Living apart, without a formal written agreement of separation or a court judgment of separation, is not recognized as a ground for a New York State divorce, no matter how long you continue to live separately.

Regarding separations, there are only two valid ways to dissolve a marriage. Each requires separation of one or more years. The law requires that you and your spouse live apart either under a written contract of separation or under a court judgment of separation and the spouse seeking the divorce must have substantially complied with the terms of the agreement or judgment.

What is a separation agreement?

A separation agreement is a detailed contract which should be prepared by attorneys, where the parties agree to live separate for the rest of their lives. It should set forth the respective rights and duties of husband and wife with respect to the custody and access to children, support payments, distribution of property, and all other matters pertaining to the marital relationship.

Certain vital formalities must be carefully followed, or the written agreement will not qualify as a ground for divorce. Here, the skill and experience of the attorneys for the husband and wife are uniquely valuable in helping them reach an agreement which will be fair, just and reasonable to both parties and their children.
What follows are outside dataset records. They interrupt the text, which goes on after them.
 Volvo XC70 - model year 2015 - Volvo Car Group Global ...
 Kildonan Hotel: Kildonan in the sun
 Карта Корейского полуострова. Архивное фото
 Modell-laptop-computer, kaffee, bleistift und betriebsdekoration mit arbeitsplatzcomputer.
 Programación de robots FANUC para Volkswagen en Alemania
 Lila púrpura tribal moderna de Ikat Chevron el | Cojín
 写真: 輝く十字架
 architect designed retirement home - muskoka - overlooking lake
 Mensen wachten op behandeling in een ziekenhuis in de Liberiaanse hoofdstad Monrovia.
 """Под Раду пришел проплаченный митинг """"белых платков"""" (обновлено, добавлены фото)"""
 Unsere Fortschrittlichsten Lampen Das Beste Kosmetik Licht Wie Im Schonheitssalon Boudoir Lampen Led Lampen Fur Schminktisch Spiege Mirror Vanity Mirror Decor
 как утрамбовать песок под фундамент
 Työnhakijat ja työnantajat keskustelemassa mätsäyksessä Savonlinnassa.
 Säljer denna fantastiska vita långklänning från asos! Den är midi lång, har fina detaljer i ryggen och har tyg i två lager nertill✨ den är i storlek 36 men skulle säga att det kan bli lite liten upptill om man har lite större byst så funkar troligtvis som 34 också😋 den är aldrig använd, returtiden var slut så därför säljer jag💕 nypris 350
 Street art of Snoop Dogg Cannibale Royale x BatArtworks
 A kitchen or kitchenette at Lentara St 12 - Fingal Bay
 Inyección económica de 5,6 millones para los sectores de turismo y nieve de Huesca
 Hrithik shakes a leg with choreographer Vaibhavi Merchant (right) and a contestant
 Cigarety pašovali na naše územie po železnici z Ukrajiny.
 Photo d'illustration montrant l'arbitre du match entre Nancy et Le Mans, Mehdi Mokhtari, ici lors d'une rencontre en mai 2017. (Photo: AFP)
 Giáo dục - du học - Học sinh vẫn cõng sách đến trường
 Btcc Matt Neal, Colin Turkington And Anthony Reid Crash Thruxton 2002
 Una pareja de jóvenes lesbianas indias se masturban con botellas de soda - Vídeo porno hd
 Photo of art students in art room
The agreement or a memorandum of the agreement is filed (with complete confidentiality) with the clerk of the county where either spouse lives. At the end of one year from the date of the agreement, either spouse may file and serve a summons against the other for a “no-fault” divorce.

All that must be proven to the court is that the agreement was duly executed and acknowledged and was properly filed; that the spouses have in fact lived apart during the period of the agreement up to the time of the divorce action; and that the plaintiff has substantially complied with the terms of the separation agreement. The court will grant a divorce based on that proof.

What is a separation decree?

Another form of separation is through a judgment of separation granted by the Supreme Court. This judgment is based on the same four “fault” grounds as for divorce. However, the abandonment may be for less than a year. In addition, “non-support” is a ground for a decree of separation, although not for a decree of divorce.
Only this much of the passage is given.